[PROVIDED TEXT]
■ ■ ■ ■ ■

7.9 KiB
Hardware Test Harness
There is an implementation of the hardware testing design which is a small 4in x 4in board with positions for two Wemos D! Mini ESP8266 boards, a breadboard area and a number of positions for peripherals. The schematics are in schematic and a rendering of the board is .
The test harness runs from a dedicated host computer, which is expected to have reset- and programming-capable UART links to both ESP8266 devices, as found on almost all ESP8266 boards with USB to UART adapters, but the host does not necessarily need to use USB to connect, so long as TXD, RXD, DTR, and RTS are wired across.
The alternate pins on the primary D1 Mini (DUT0) are cross wired to the RX and TX pins on the secondary D1 Mini (DUT1) and these are enabled by a pin on the MCP23017.
Build Notes
The only thing that needs to be done is to solder on 0.1" headers at the required positions. Typically D1 Minis come with 2 sets of 8 pin headers, both male and female. I solder the female headers to the board, and the maie headers to the D1 minis. Other, mostly 4 pin, headers can be soldered at the other positions. The 7 pin header for the color sensor (TCS34725) requires some care as the board needs to be mounted upside down so that the sensor is directly above the WS2812.
The screw holes at the corners are for M3 screws. A standard adhesive rubber foot can also be used. There are no components on the underside of the test board, so not much clearance is required (only the length of the various headers soldered on the board).
Power
The board is powered by either (or both) D1 Mini USB connection. Given the cross connects between the two D1 Minis, I think that all the tests can be conducted from DUT0, but it is probably easier to connected both of the D1 Minis via USB to the test runner.
There is a small resistor between the two 5 volt rails to prevent large currents if the two USB feeds are at slughtly different voltages. The 3.3 volt rails are directly connected together. If the regulators produce slightly different voltages, then the one producing the higher voltage will end up providing all the power for the 3.3 volt devices.
Peripherals
I2C Bus
There is an I2C bus hanging off DUT 0. Attached hardware is used both as tests of modules directly and also to facilitate testing other modules (e.g., gpio).
Most of the positions on the board are connected to the DUT1 I2C bus.

■ ■ ■ ■ ■

[RECORDS SUPPLIED]
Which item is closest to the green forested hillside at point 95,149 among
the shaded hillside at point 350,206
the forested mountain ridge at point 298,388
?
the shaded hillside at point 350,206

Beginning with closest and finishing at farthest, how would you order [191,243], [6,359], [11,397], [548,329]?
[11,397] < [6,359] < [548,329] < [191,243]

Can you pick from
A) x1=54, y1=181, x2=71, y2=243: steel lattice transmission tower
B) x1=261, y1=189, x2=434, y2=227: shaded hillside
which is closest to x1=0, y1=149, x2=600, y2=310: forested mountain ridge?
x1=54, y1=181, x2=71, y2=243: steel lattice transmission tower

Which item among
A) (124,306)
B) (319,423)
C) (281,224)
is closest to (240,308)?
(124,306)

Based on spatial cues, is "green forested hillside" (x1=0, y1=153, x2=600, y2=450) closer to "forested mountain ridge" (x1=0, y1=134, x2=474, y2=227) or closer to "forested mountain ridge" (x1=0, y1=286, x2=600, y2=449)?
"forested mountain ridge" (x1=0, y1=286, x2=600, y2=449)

■ ■ ■ ■ ■

[WRITTEN EXERCISE A]
Answer these questions using the hardware test harness page:
(i) What size screws fit the screw holes at the corners?
(ii) Which part must the color sensor sit directly above?
(iii) What is placed between the two 5 volt rails?
[WRITTEN EXERCISE B] Write out the passage of the hardware test harness page from "There is a small" up to and including "modules (e.g., gpio).", word for word.
The data is separate material and has nothing to do with the hardware test harness page.

[TASK OUTPUT A]
(i) M3 screws.
(ii) The WS2812.
(iii) A small resistor.

[TASK OUTPUT B]
There is a small resistor between the two 5 volt rails to prevent large currents if the two USB feeds are at slughtly different voltages. The 3.3 volt rails are directly connected together. If the regulators produce slightly different voltages, then the one producing the higher voltage will end up providing all the power for the 3.3 volt devices.
Peripherals
I2C Bus
There is an I2C bus hanging off DUT 0. Attached hardware is used both as tests of modules directly and also to facilitate testing other modules (e.g., gpio).